Robust, Flexible, and Binder Free Highly Crystalline V2O5 Thin Film Electrodes and Their Superior Supercapacitor Performances

Modern wearable technologies require highly efficient energy storage devices for improving their performance attributing a controlled shape and flexibility. Here, the present study is focused on the fabrication of a highly improved V2O5 thin film based supercapacitor. Symmetric device of V2O5 parallel to PVA-KOH parallel to V2O5 was fabricated using thin flexible electrodes prepared by a thermal evaporation technique. The symmetric supercapacitor devices were fabricated using both annealed and as-prepared films separately, and their performance characteristics were compared. The V2O5 symmetric device having pseudocapacitive behavior delivered a maximum specific areal capacitance of 9.7 mF cm(-2) at a scan rate of 10 mV s(-1).

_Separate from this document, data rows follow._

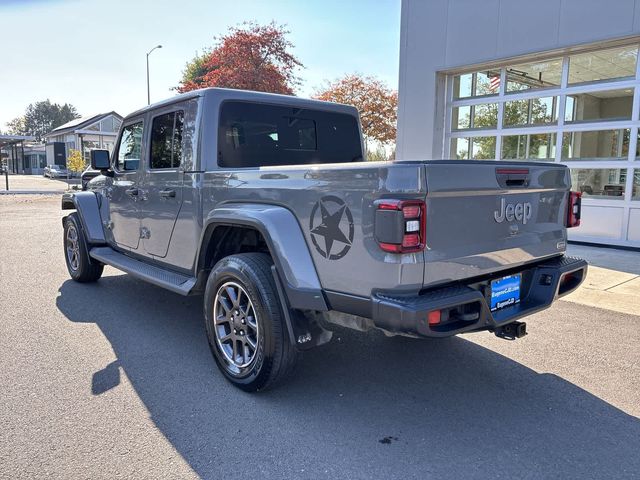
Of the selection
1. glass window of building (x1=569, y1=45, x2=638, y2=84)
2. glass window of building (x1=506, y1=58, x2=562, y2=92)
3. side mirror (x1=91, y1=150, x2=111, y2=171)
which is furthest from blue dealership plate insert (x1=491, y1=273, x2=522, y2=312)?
glass window of building (x1=506, y1=58, x2=562, y2=92)

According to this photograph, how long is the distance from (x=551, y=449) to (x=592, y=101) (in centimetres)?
857

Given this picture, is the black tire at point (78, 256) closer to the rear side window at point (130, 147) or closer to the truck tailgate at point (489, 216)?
the rear side window at point (130, 147)

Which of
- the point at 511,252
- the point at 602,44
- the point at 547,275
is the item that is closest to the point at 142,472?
the point at 511,252

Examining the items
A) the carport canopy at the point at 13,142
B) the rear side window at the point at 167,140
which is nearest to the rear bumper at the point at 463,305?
the rear side window at the point at 167,140

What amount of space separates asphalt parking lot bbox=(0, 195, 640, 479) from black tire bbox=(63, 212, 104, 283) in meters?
1.19

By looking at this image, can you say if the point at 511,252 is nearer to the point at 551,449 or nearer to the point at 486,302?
the point at 486,302

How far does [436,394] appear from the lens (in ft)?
11.2

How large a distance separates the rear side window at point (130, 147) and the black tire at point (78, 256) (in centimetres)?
117

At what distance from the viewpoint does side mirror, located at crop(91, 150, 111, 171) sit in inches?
209

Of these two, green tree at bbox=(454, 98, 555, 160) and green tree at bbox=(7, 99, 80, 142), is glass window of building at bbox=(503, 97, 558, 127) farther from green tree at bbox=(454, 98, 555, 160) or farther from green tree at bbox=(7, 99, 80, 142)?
green tree at bbox=(7, 99, 80, 142)

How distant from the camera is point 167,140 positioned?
445 cm

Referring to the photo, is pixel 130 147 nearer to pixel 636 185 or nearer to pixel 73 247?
pixel 73 247

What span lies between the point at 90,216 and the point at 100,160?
2.85 feet

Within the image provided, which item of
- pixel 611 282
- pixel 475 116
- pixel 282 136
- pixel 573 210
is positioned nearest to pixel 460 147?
pixel 475 116
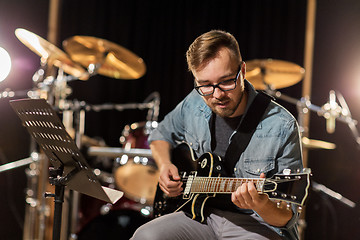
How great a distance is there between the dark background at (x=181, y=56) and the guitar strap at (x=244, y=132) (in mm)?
2461

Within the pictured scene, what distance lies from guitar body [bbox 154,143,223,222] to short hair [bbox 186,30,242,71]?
19.4 inches

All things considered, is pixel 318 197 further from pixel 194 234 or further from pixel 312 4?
pixel 194 234

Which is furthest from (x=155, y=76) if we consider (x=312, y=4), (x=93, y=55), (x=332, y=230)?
(x=332, y=230)

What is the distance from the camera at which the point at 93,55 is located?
4.18 m

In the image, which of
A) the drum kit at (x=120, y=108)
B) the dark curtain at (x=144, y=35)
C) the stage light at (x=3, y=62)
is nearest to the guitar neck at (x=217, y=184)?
the drum kit at (x=120, y=108)

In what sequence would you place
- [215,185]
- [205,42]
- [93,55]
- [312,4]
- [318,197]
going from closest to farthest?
[215,185], [205,42], [93,55], [318,197], [312,4]

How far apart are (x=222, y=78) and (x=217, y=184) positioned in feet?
1.78

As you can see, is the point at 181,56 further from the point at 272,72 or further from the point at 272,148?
the point at 272,148

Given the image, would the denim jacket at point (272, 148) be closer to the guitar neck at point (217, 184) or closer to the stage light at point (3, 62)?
the guitar neck at point (217, 184)

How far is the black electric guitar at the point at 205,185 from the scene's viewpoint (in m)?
1.76

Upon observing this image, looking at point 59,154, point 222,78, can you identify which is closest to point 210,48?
point 222,78

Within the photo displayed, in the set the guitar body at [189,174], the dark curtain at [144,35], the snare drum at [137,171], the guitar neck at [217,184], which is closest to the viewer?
the guitar neck at [217,184]

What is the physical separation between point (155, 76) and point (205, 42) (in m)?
3.52

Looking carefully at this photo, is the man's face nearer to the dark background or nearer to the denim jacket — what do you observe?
the denim jacket
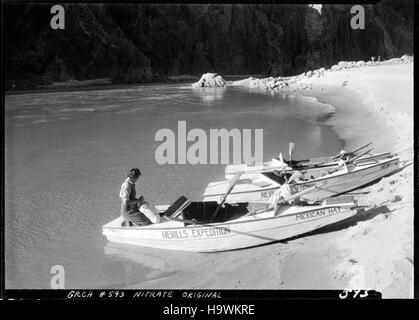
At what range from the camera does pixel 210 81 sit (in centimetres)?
482

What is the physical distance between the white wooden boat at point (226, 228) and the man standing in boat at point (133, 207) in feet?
0.21

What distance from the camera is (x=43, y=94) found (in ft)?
15.8

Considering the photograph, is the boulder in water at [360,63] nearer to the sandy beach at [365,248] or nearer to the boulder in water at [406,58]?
the sandy beach at [365,248]

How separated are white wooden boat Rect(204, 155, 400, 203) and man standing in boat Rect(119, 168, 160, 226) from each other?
0.54 m

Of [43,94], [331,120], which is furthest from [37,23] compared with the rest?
[331,120]

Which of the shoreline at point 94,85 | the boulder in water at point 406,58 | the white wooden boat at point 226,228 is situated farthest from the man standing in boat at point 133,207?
the boulder in water at point 406,58

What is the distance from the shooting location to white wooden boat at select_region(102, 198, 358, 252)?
4527 mm

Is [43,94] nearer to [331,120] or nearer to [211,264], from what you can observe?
[211,264]

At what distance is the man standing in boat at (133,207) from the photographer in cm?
454

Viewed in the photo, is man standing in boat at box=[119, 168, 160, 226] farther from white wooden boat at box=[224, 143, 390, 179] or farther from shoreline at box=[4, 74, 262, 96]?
A: shoreline at box=[4, 74, 262, 96]

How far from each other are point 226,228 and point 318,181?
1035mm

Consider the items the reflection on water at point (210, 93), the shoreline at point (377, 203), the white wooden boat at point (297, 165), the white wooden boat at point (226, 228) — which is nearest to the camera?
the shoreline at point (377, 203)

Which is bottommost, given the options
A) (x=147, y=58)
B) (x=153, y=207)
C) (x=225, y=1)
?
(x=153, y=207)

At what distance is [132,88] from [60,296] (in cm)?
203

The symmetric microcapacitor also showed promising performance even after being bent at 60 and 120 degrees. This indicates the reliability of the fabricated devices for flexible electronic applications. Moreover, the symmetric capacitor showed excellent capacitance retention (95%) even after 30 000 cycles with the coulombic efficiency of 99%. Furthermore, practical feasibility of the as fabricated devices was demonstrated by lighting blue light-emitting diodes by connecting them in series. On the other hand, characteristics of the V2O5 thin films were also studied using X-ray diffraction, Raman spectroscopy, X-ray photoelectron spectroscopy, field emission scanning electron microscopy, and atomic force microscopy analysis.